My grandmother left this earth today. She is now with Jesus.

For to me, to live is Christ, and to die is gain. -Phil 1:21

Tuesday, December 16, 2003


I was reading this interview and was particularly interested in Wright's view on inerrency of the Bible.

I tend to agree with the gist of what he said. I think that the whole inerrancy/infallibility debate came about because of the Enlightenment and postmodern attacks on the Bible. It really isn't that difficult to show. The 16, 17th, 18th centurries...they all changed the way man thought about the world, and subsequently, affected the church. It was a revolutonary way of thinking, and of course, it would affect the way people look at the Bible. No longer did science become the tool to discover the world God made, but it has now become the tool by which every line must curve to. No longer is rational thinking a tool, but instead, everything must conform to this thing called reason. Heh, that's always a good one. "Reason," as if it's self-evident what it means. Anyone who has a smattering of the history of philosophy knows that's a whopper. Ranks up there with "Clinton was the most ethical president in history."

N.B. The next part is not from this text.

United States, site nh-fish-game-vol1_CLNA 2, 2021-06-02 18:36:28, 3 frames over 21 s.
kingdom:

The whole thing on inerrancy falls on what authority one chooses to follow. If some people find an archaelogoical discovery that seems to go against what the Bible says, many people pounce on it to show that the Bible is wrong. The problem is, who's to say that find is correct. Perhap it relates to something else, or something mistaken. They make the claims about science being antithetical, and disproving the Bible, but of course, that's all based on a naturalistic view of the earth that doesn't allow for supernatural evets. Hence, why the Bible's claims about the miracles must be discarded and everything; but that does not mean that they did not happen. If God does exist, then perhaps it is possible that the miracles really did happen? He is a subernatural, transcendent being, and he is not limited to his creation. In this case, then, if one disallows that anything beyond naturalism is possible, is it any wonder that one will find a "scientific contradiction" in the Bible?

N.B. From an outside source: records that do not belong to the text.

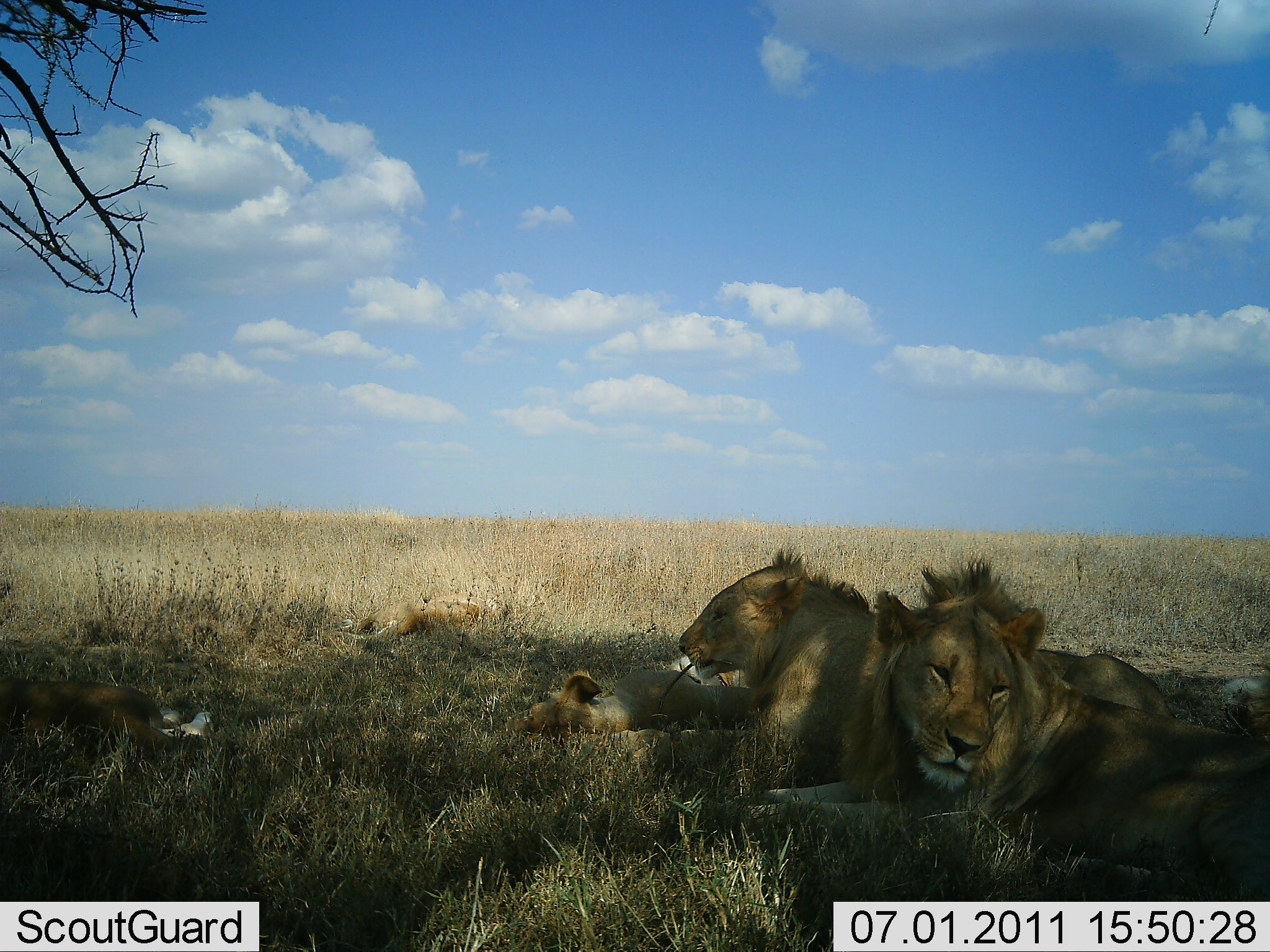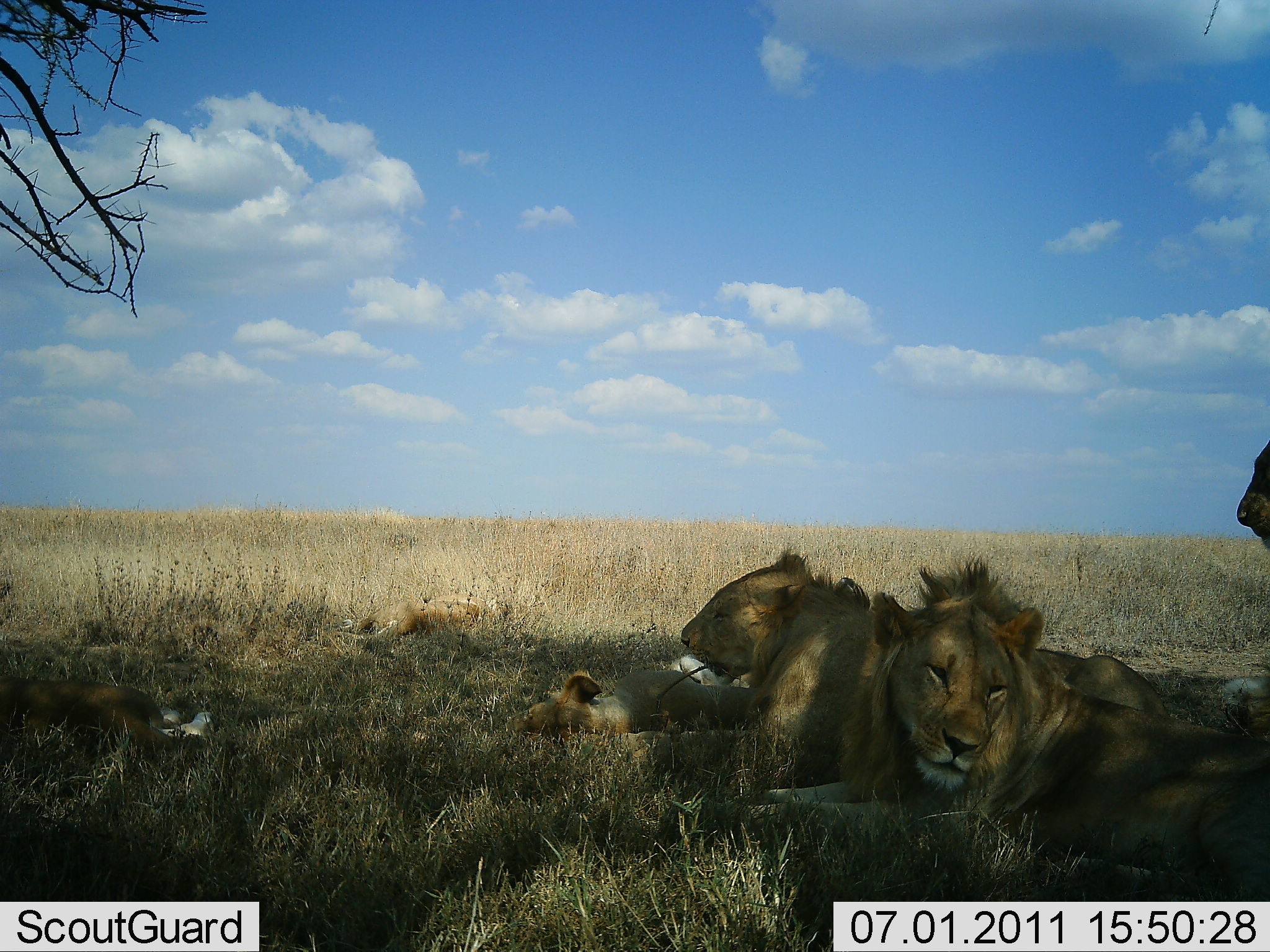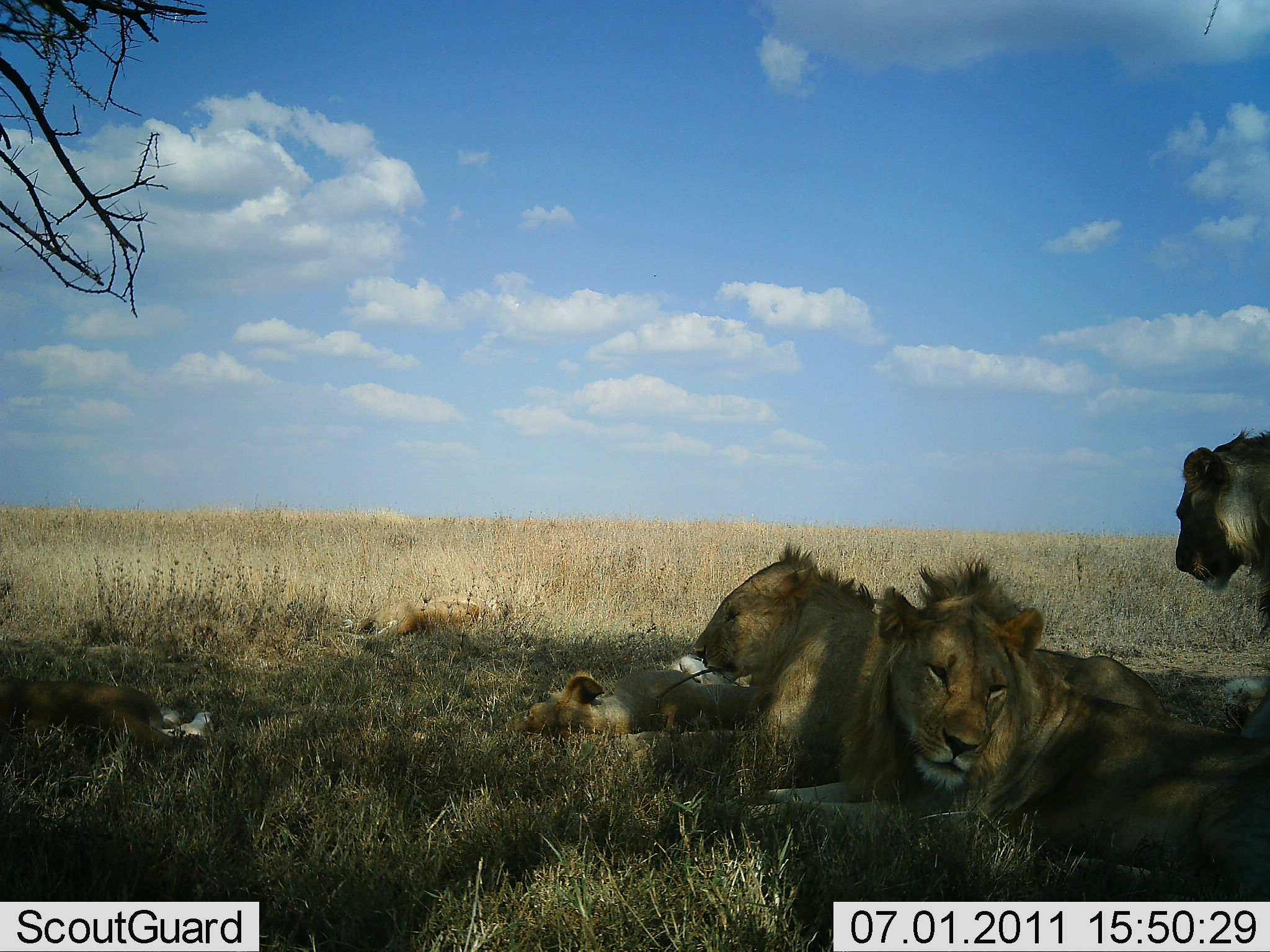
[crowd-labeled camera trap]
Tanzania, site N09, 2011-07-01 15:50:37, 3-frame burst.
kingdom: Animalia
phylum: Chordata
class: Mammalia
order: Carnivora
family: Felidae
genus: Panthera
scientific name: Panthera leo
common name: lion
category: lionfemale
Lionfemale (lion) (Panthera leo), count 4. Behavior (volunteer vote fractions): standing 8%, resting 100%, moving 8%, interacting 0%. Young present (vote fraction): 46%. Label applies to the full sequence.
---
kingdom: Animalia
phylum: Chordata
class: Mammalia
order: Carnivora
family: Felidae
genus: Panthera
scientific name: Panthera leo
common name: lion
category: lionmale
Lionmale (lion) (Panthera leo), count 1. Behavior (volunteer vote fractions): standing 17%, resting 92%, moving 25%, interacting 0%. Young present (vote fraction): 0%. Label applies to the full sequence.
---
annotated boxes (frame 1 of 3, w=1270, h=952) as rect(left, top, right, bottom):
animal: rect(659, 558, 1270, 892); rect(612, 545, 1169, 761); rect(0, 672, 214, 756); rect(501, 674, 752, 730); rect(335, 599, 509, 640)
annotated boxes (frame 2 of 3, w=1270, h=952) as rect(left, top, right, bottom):
animal: rect(673, 554, 1270, 900); rect(634, 550, 1171, 771); rect(506, 657, 755, 733); rect(0, 673, 213, 751); rect(1223, 438, 1269, 731); rect(337, 593, 506, 636)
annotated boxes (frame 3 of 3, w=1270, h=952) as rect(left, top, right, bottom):
animal: rect(715, 558, 1270, 899); rect(617, 541, 1168, 759); rect(1174, 427, 1270, 735); rect(499, 653, 749, 733); rect(0, 675, 215, 759); rect(342, 593, 497, 636)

Now, one thing should be said. There is a necessary inerrancy that the Bible possesses. Whatever the Bible does teach, it does so inerrantly. THis is an epistemological necessity for certainty. Consider, if the Bible erred at any point, then there would be no reason to trust other parts. Anything could be wrong. That's why I appreciate Wright's remarks when he said, "I really think that if it's in [the Bible], I need to be doing some serious business with it. If I say that I believe X but the Bible says Y which is much different, then chances are I'm making a mistake somewhere. There are many, many issues where I say I am committed to believing this text whenever I figure out what on earth it is supposed to mean, which at the moment I don't think I know." I don't see this as denying inerrancy; I rather see it as someone committed to his presuppositions and wants to explore more about them. It is an ancient text with a culture that is dramatically different than ours (for instance, "striking the hands" does not mean giving each other a high-5.) Some of the parts of the text will be difficult to understand, but that is why God gave the church her leaders: to help us to learn and understand the glory of God's word.

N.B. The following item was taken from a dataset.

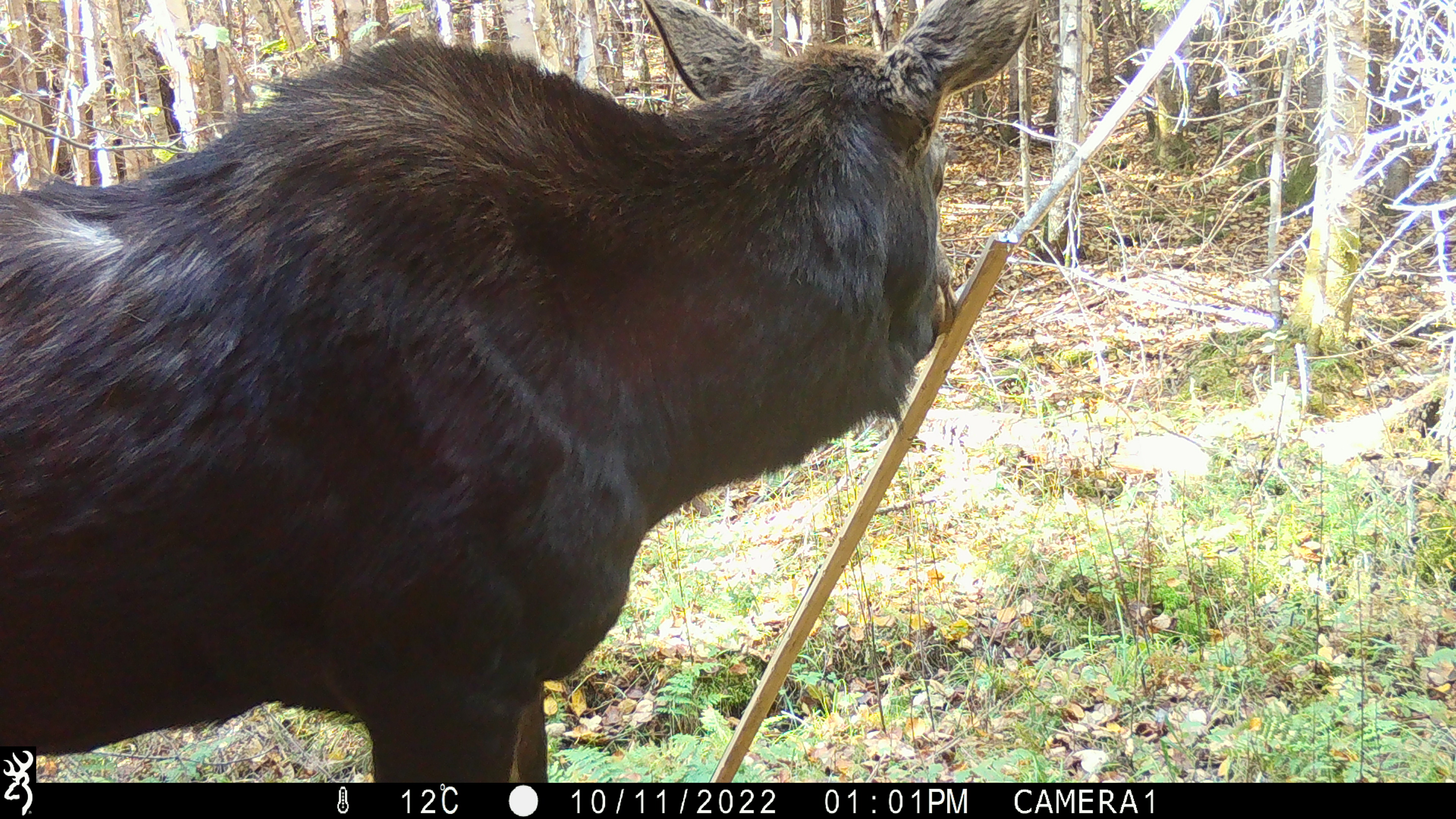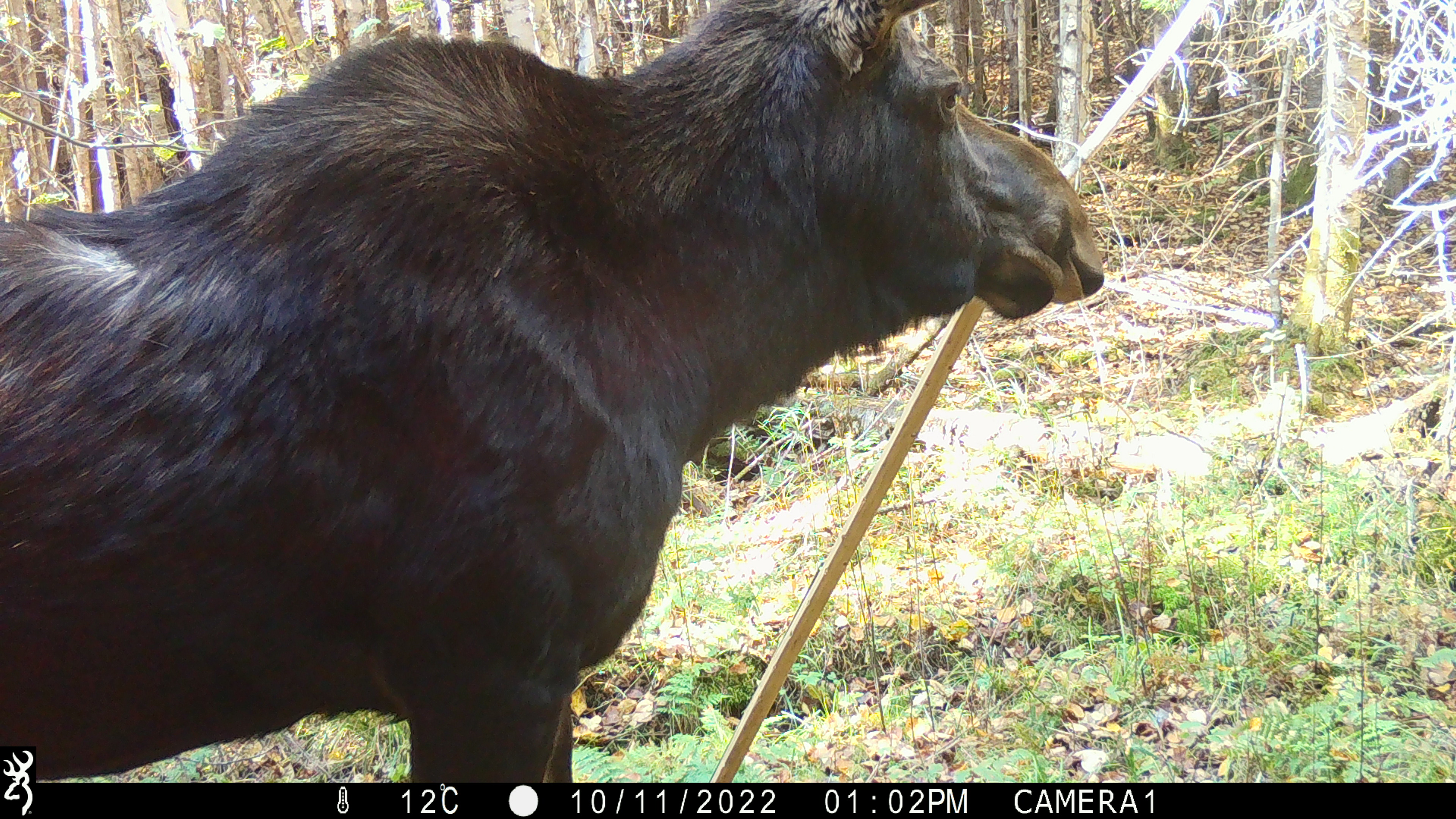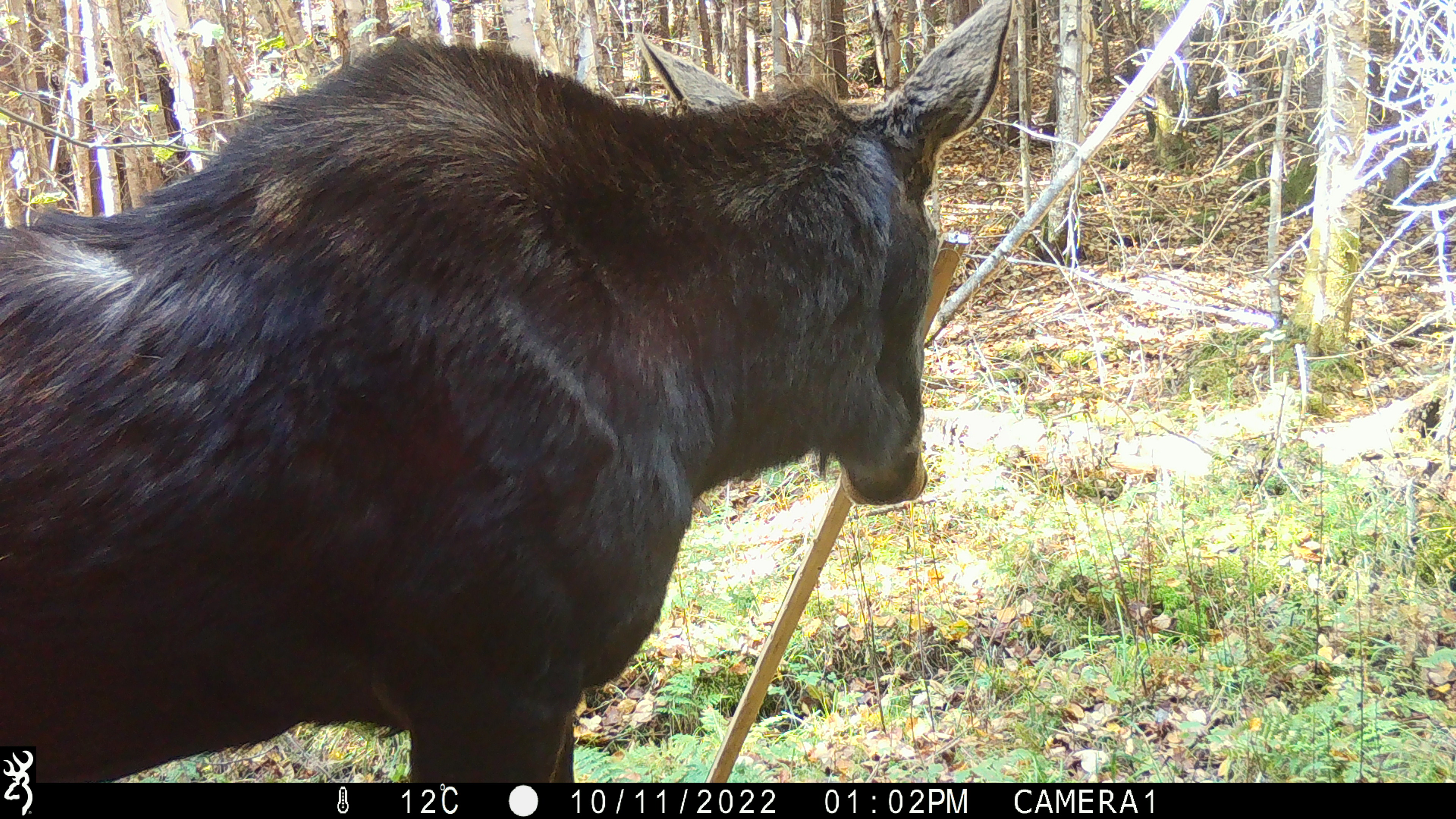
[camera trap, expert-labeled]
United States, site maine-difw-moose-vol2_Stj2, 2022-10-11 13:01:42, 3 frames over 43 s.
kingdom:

Just some thoughts....coherent? eh, who knows.

Monday, December 15, 2003


I was listening to a lecture by the Rev. Steve Wilkins not too long ago. He brought up an interesting point: if Saddam Hussein had the capacity to rain bombs on Washington as the U.S. did on Baghdad, would we have attacked? Or would we rather have negotiated with him, and called him a partner in peace?

Maybe that's why we're not directly engaging with North Korea. Something about making Honolulu glow in the dark, or causing the people of Seattle to go from 98 to 1,000,000 degrees in a split second...I dunno.

Friday, December 12, 2003


The quarter's finally done. Turned in two final term papers, and for the next three weeks, I'm off. Just have to worry about work. So I'll be back to blogging, maybe later tonight.